First Baptist Church

Before Ames was settled, a group known as the "Squaw Creek Church" met together for worship.  The pastor was Reverend Ira H. Rees, a Baptist mission minister who located in Story County in 1855.  He was appointed by the Baptist State Convention to serve both Boone and Story counties.  There was no church building, so their meeting place was the Hoggatt school house located on the east bank of Squaw Creek, renamed Iowa Creek in 2021.  The small group joined with other area churches to form the Upper Des Moines Association in 1860.  The organization included Great Bend (23 members), Mt. Pleasant (39), North Union (35), Swede Bend (25), Squaw Creek (8), and Webster City (48).  Writing of the 1862 Association meeting held in Father Sparks' barn near today's Ledges State Park, Reverend Rees said, We are now laying the foundations upon which future generations are to build and we hope, under God, to lay them in the right direction upon the missionary questions.  We have spread upon our minutes, a request for each member to do something each year for missionary purposes.

In 1863, the "Squaw Creek Church" reported three baptisms.  Reverend Rees, after suffering hardship and poverty, moved west to try to establish another settlement.  Without a leader, the church faltered until 1867, when the Upper Des Moines Association reported, Squaw Creek is again put on the list with 19 members but no statistics.  Many of those in the "Squaw Creek Church" appear later on the membership rolls of the First Baptist Church of Ames.

In May of 1868, Reverend J.F. Childs from Oskaloosa, serving as secretary of the Iowa Baptist State Convention, drove to Ames. K.W. Brown, the son of a New York Baptist minister (and the grandfather of Farwell Brown), joined him in the task of reorganizing a church.  They went out from Ames north, northwest and northeast looking for Baptist families.  They find five, the Hunters, Keigleys, Alfreds, Gilmores, and Arrowsmiths.  Soon after this time, an announcement is heard in the Methodist and Congregational churches that, The Baptists will hold a prayer meeting this aftenoon at 3 o'clock in the rear room of the building occupied by Brother Frank Hays as a harness shop.

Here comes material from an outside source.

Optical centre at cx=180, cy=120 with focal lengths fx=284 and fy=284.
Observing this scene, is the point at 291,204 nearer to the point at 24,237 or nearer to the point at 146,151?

Eight people met in prayer that Sunday afternoon, and the decision is made to form a church.  On July 11, 1868, the eight charter members signed their names on the rolls of the new church, the First Baptist Church of Ames.  W.H. Pollard and Frank Hays are named as deacons.  K.W. Brown is selected as church clerk.  By October of 1868, the new church with 23 members joined the Upper Des Moines Association.  Laymen in the new church sustain the operations until January of 1870, when Reverend S.H. Mitchell is called to become the first resident pastor.

When Rev. Mitchell began his service, the 30 church members have no place of their own to worship.  The congregation at that time rented the second floor of the Tomblins Building (the Old Regulator Building), located near the southwest corner of 5th and Kellogg. It is a tall building, exposed the the winds which threaten it so much it must be braced at the sides with timbers.  In June of 1872, K.W. Brown bought two lots on the northeast corner of 5th and Kellogg, and gave the land to the Baptists as a gift.  A wood frame church is built that year, paid for in cash.

As membership grew through the years, plans for a new larger church were made.  When the old parsonage was sold, the proceeds were set aside to help fund a new building.  In 1908 the new building, costing $18,000, was begun.  The dedication was held May 22 of 1910.  View more images of this Baptist Church corner.

In 1950, First Baptist Church congregation moved into their third church building at 200 Lynn Avenue.